Seats in the legislature will be awarded proportionally, with, say, a party that wins 20 percent of the ballots being entitled to 20 percent of the assembly's seats.

Not allowed on the ballot is anyone under 30, parties that control armed militias, former senior members of Saddam's Baath Party, or current Iraqi soldiers.

Q: Who is expected to win?

A: Put your money on the United Iraqi Alliance, a coalition dominated by Shiia groups with an assortment of Kurds, Sunnis and other minority groups. Despite the vigorous support of the most influential fundamentalist Shiia cleric - Grand Ayatollah Ali al-Sistani - the leaders of the alliance have vowed to create a secular government rather than a religious one.

If this coalition dominates the race, odds are good Iraq's current interim prime minister, Sunni Muslim Ayad Allawi, will not get the job permanently. Instead, the next prime minister is more likely to be Adil Abdel Mahdi, a Shiia who now is the country's temporary finance minister.

Q: What's being done to make the election safe and fraud-free?

A: Iraq will essentially be in lockdown on election day and several days before. The borders will be closed, as will the Baghdad airport, and a nighttime curfew will be in effect throughout the weekend.

Only military vehicles will be allowed on the streets on Sunday so voters will have to walk to the polling places. The location of all 5,200 polling places won't be announced until Sunday morning. Those polls will be fortified with concrete barriers and voters will be frisked for weapons and explosives.

In advance of the vote, U.S. forces bulked up to about 150,000 troops and have conducted pre-emptive raids in recent days on suspected insurgent safe houses and bomb-making sites. On election day, Iraqi forces will protect the voting locations, with American troops staying far away and mostly out of sight to limit any perceptions of U.S. control of the polls.

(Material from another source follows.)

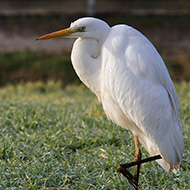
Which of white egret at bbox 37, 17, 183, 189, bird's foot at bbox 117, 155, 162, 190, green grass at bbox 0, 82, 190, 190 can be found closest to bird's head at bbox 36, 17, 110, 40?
white egret at bbox 37, 17, 183, 189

"This is an election for Iraqis, by Iraqis," Army Maj. Gen. John Batiste told reporters last week. "We'll operate from a distance and provide quick support as necessary."

To forestall counterfeiting or other fraud, the ballots were printed in Canada and Switzerland and will be under tight guard until the polls open. Each voter will have a finger sprayed with indelible ink to prevent casting more than one ballot.

Unlike in last summer's election in Afghanistan, no international monitors will be present to observe the election and report instances of fraud. The United Nations and European Union declined to dispatch observers because conditions are too dangerous, the groups said.

Even so, as many as 100,000 Iraqis, who have been trained as poll workers and monitors, are expected to be stationed at voting sites to diminish the opportunity for fraud.

Q: What happens after election day?

A: The final results are scheduled to be announced by Feb. 15, with the assembly winners taking their seats by March 1.

If the Shiia-dominated coalition wins, U.S. officials and other leaders are likely to press them to reach out to Sunnis and find a way to share power with them.

Whoever wins, analysts predict the new assembly, and the country at large, will unite over at least one issue - the exit of U.S. troops from Iraq. What likely will be contentious is the timing of such a withdrawal, with the Pentagon and some Iraqi leaders warning against a too-hasty retreat before Iraqis are ready to assume the security role U.S. troops play now.

"I think we all are worried about what's going to happen after the elections," outgoing Secretary of State Colin Powell said recently.